**Task description:**
Each line in the listing below that includes "assets" should be counted; give the total and nothing more.

(Data for this task)

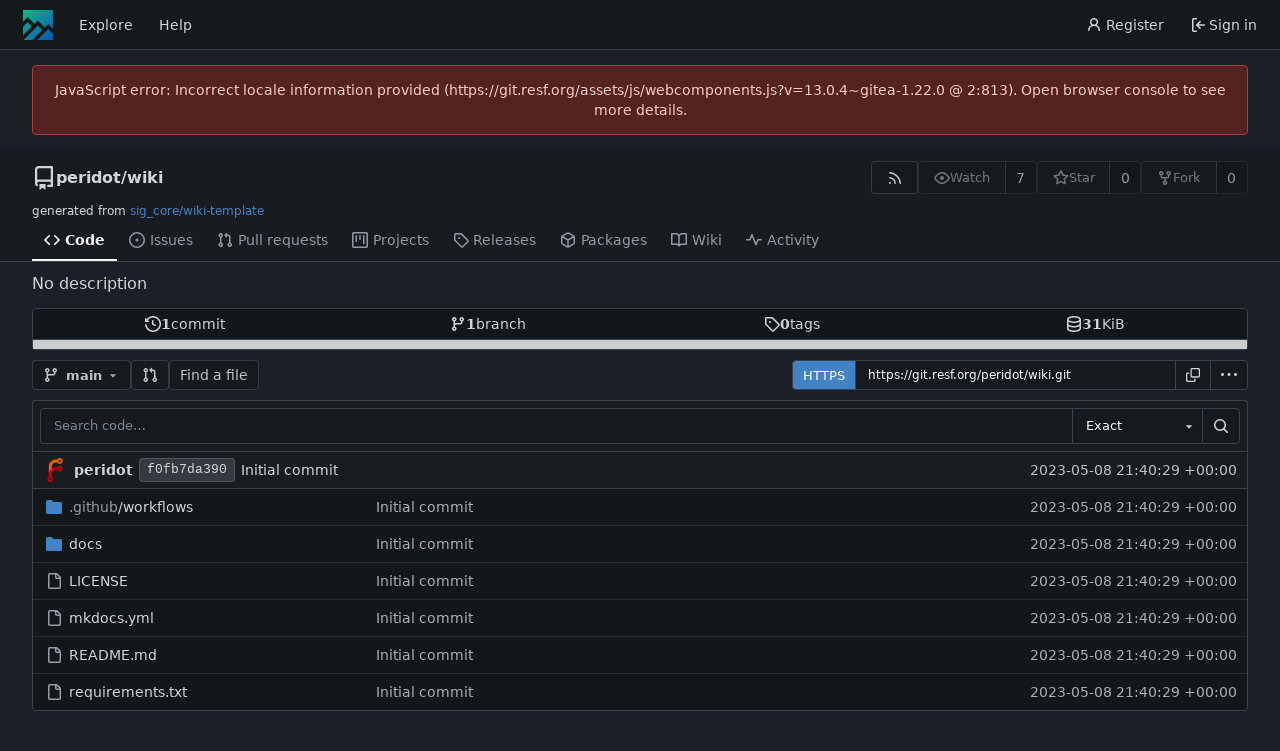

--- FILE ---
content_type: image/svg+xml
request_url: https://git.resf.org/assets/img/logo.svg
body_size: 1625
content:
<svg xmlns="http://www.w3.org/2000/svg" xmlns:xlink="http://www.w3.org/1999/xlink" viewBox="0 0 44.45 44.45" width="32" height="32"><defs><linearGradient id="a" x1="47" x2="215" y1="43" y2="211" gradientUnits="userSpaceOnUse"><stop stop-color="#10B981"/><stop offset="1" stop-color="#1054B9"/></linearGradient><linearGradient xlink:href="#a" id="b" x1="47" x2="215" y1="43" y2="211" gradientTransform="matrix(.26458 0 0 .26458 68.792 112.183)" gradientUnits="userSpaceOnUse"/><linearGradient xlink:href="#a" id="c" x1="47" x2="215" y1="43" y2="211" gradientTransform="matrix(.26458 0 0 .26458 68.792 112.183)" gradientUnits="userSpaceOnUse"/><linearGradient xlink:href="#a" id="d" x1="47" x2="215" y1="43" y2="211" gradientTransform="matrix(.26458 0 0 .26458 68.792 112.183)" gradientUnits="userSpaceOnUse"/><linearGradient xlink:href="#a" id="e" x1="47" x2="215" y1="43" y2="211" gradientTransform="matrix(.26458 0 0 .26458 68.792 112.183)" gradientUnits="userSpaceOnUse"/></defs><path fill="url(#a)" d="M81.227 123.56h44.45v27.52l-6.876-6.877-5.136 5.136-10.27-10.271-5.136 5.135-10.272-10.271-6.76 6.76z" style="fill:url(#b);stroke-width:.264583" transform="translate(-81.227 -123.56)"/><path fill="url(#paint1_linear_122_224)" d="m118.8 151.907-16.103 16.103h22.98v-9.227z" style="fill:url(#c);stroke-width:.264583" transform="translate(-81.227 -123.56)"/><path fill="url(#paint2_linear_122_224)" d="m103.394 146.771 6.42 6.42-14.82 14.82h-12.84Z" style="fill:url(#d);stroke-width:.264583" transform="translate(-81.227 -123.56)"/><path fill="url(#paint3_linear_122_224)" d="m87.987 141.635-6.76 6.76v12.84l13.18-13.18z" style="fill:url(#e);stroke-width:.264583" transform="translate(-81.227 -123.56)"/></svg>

(End Data for this task)
(Data for this task)

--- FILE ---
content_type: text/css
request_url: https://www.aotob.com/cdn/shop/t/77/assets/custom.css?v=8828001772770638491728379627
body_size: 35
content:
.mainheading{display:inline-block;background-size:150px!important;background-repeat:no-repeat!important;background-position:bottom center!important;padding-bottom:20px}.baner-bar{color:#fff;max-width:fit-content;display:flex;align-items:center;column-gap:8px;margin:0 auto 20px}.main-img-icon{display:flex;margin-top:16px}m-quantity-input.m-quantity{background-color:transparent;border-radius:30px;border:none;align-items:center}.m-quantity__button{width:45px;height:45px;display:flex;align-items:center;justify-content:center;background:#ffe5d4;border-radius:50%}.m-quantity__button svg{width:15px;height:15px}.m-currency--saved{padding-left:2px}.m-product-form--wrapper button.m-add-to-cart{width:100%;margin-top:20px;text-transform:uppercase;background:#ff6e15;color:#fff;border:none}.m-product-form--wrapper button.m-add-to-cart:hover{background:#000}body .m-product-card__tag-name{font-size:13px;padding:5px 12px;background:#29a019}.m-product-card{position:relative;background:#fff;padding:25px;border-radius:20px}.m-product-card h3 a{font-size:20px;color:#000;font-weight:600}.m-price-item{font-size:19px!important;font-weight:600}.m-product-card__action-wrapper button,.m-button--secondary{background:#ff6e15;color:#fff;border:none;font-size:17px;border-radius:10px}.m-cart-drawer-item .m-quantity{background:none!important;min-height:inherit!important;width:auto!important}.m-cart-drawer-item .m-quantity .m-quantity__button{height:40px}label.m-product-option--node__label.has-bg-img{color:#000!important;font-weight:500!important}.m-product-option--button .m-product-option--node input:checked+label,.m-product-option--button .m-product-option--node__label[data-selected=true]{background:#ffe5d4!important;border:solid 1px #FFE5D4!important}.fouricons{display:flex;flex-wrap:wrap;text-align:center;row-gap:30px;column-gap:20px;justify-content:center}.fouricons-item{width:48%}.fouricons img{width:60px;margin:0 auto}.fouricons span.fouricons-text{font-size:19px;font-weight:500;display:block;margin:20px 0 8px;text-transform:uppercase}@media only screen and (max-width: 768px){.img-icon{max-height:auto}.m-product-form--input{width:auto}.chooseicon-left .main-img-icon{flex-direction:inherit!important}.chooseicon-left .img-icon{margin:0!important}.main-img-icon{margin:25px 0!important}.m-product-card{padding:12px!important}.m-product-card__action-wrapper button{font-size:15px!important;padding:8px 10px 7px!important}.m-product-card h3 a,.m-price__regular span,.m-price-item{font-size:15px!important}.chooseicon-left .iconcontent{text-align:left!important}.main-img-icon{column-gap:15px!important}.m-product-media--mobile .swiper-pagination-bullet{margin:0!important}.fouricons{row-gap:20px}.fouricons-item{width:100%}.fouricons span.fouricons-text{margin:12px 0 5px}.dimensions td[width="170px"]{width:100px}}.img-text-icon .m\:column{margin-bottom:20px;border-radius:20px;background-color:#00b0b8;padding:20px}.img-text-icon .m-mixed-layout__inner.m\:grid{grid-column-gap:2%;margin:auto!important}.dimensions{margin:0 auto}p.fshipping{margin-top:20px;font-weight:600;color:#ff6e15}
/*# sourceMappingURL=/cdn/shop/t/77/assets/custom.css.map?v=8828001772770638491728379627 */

(End Data for this task)
(Data for this task)

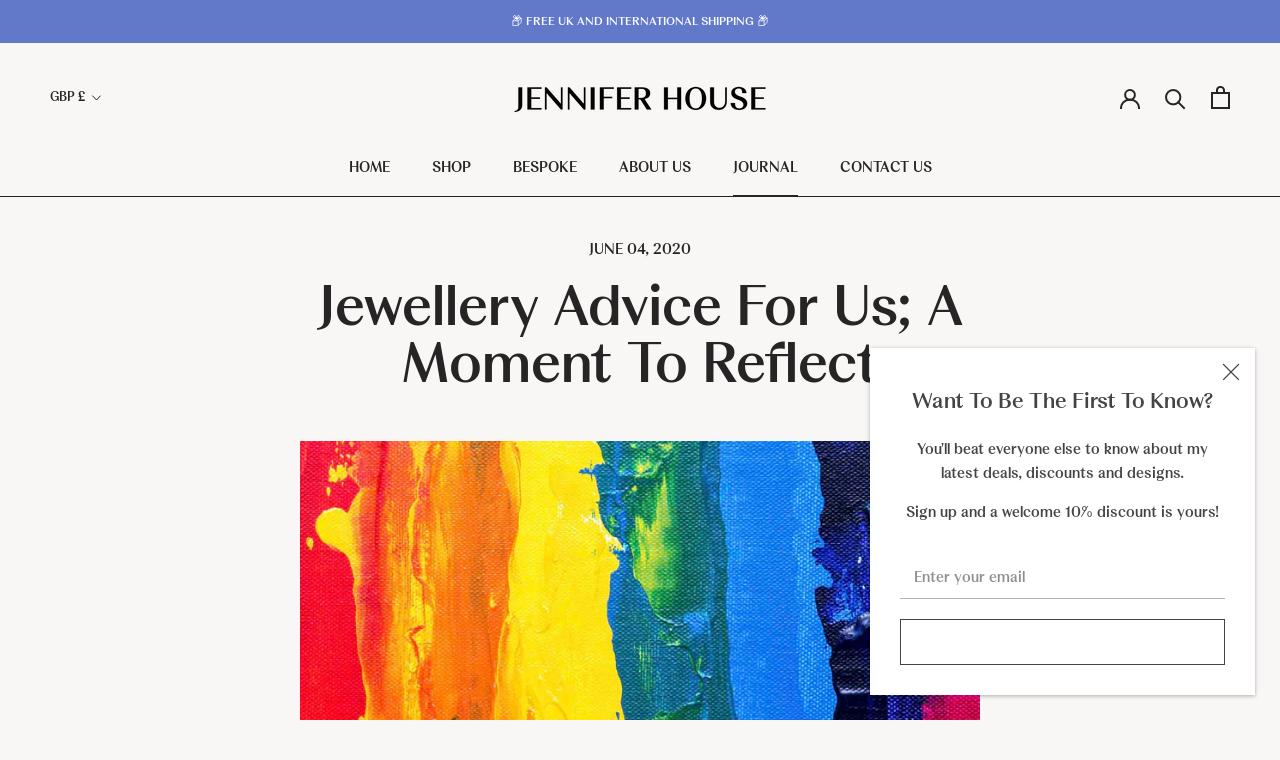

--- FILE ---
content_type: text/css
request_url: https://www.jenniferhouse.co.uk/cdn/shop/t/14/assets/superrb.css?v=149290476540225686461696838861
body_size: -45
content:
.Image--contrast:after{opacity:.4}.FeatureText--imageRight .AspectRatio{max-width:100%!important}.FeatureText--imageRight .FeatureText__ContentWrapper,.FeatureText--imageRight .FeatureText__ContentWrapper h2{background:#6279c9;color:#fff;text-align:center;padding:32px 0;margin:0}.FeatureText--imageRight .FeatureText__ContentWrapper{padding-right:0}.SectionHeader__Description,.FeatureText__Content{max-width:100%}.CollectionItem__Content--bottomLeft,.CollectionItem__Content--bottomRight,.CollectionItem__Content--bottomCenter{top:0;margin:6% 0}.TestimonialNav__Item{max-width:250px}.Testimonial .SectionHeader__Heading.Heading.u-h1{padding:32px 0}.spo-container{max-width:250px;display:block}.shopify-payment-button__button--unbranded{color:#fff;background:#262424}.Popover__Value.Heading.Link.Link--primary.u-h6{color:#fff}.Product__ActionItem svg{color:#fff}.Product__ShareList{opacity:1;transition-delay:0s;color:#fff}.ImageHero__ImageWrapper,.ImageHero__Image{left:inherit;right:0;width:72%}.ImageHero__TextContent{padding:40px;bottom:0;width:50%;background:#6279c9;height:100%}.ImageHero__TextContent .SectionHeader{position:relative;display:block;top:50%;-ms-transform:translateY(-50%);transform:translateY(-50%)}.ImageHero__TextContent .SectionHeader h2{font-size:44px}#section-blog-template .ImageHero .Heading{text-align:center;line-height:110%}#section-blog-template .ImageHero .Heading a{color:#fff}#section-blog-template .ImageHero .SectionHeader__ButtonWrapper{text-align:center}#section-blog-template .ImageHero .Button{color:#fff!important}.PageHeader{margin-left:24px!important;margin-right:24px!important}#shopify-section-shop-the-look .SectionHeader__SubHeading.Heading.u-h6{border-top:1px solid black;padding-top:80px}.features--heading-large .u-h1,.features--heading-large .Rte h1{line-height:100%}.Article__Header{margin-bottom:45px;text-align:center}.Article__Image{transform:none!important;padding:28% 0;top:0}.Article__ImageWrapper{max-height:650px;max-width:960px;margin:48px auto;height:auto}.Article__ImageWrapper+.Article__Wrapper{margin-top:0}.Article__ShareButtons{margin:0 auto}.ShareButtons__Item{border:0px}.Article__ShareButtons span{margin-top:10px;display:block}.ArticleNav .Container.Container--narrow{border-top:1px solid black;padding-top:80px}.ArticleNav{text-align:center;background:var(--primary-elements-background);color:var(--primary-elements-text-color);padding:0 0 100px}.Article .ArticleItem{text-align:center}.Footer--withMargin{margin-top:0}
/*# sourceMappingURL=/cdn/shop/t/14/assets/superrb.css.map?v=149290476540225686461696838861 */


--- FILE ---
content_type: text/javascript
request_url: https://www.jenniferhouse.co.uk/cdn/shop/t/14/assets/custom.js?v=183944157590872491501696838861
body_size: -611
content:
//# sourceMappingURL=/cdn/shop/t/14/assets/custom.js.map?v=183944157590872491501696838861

(End Data for this task)

**Output of the exercise:**
7